Reklama

W kinach możemy oglądać film biograficzny Rocketman w reżyserii Dextera Fletchera opowiadający historię sir Eltona Herkulesa Johna. Aż dziwne, że powstał dopiero teraz, bo przypadkami z biografii naszego bohatera można by obdzielić dziesiątki pomniejszych sław show-biznesu. Znajdziemy w niej wielkie wzloty i jeszcze większe upadki. Dramatyczną utratę głosu i niezliczone uzależnienia: od alkoholu, narkotyków, leków. Elton John był pionierem w wielu dziedzinach. Cierpiał na bulimię i depresję zanim stały się chlebem powszednim sławnych i bogatych. Przecierał szlaki w kompulsywnym kupowaniu. Przyjaźnił się Johnem Lenonem, Freddiem Mercury i Michaelem Jacksonem. Płakał po Dianie. Jego nagrany po śmierci księżnej singiel Candle in the Wind sprzedał się w 33 milionach egzemplarzy! Zawarł fikcyjne małżeństwo, by po latach przyznać, że jest homoseksualistą. I chyba jako jedyny gej na świecie jest poważanym właścicielem klubu piłkarskiego.

Reklama

Artysta wszech czasów

W wieku męskim uspokoił się i został prawdziwym gigantem dobroczynności. Jego Elton John AIDS Foundation organizuje między innymi charytatywną imprezę White Tie&Tiara Ball, na którym karnie stawia się całe Hollywood. Nieoficjalnie piastuje też sir Elton John funkcję dobrego wujka show-biznesu wspierającego radą niezliczone zbłąkane owieczki.
Przede wszystkim jednak Elton John jest żyjącą legendą muzyki rozrywkowej. W 2008 roku amerykański magazyn Billboard umieścił go na trzecim miejscu listy najważniejszych artystów wszech czasów.
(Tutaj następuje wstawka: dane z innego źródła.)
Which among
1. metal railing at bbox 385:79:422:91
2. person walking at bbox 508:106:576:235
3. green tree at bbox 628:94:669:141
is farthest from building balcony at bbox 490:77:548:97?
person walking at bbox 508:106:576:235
Wyprzedzili go tylko Beatlesi i Madonna. Przez ponad czterdzieści lat swojej kariery nagrał dziesiątki przebojów. Nie można sobie wyobrazić historii muzyki popularnej bez Goodbye Yellow Brick Road czy Sorry Seems To Be The Hardest Word. Najbardziej zapamiętane zostaną melodyjne ballady napisane przez Eltona wspólnie z jego nieodłącznym tekściarzem Berniem Taupinem. Duet znalazł niezawodny sposób na przebój. Składają się na niego głos Eltona, jego fortepian i liryczne wsparcie orkiestry.

Barwny ptak sceny

Nie można zapomnieć też o tym, że Elton John jest jedną z najbarwniejszych postać w historii muzyki rozrywkowej. Ogłoszono go królem kiczu zanim rodzice Lady Gagi zostali zapisani do szkoły podstawowej. Uwielbiał i uwielbia pióra, cekiny i brokat. Stworzył legendarne kolekcje tysięcy okularów, nakryć głowy i butów (część z nich na masywnych, wysokich obcasach). Przyjemność stworzenia filmowej garderoby Eltona Johna w Rocketman przypadła Julianowi Day’owi, który wcześniej pracował m.in. przy Bohemian Rhapsody. Kostiumograf miał to szczęście, że mógł wielokrotnie odwiedzić magazyn kostiumów swego bohatera. Jak mówi, jego inspiracjami były też… karnawały w Rio de Janeiro i Wenecji oraz stylizacje drag gueens.
Już teraz możemy podziwiać w kinach, jak Julian Day z talentem odtworzył najsłynniejsze kreacje Eltona Johna, w tym słynny kostium zawodnika Dogersów, który gwiazdor zaprezentował podczas koncertów w Los Angeles. Przypomnijmy, że oryginalny strój zaprojektował król cekinów Bob Mackie, twórca kreacji m.in. Cher, Madonny i Pink. I choć Day zamienił cekiny na kryształy, kostium Dogersów ważył przysłowiową tonę. Grający gwiazdora Taron Egerton miał więc powiedzieć, że bycie Eltonem Johnem wymaga końskiego zdrowia. A teraz zobaczcie inne projekty Juliana Day’a do filmu Rocketman!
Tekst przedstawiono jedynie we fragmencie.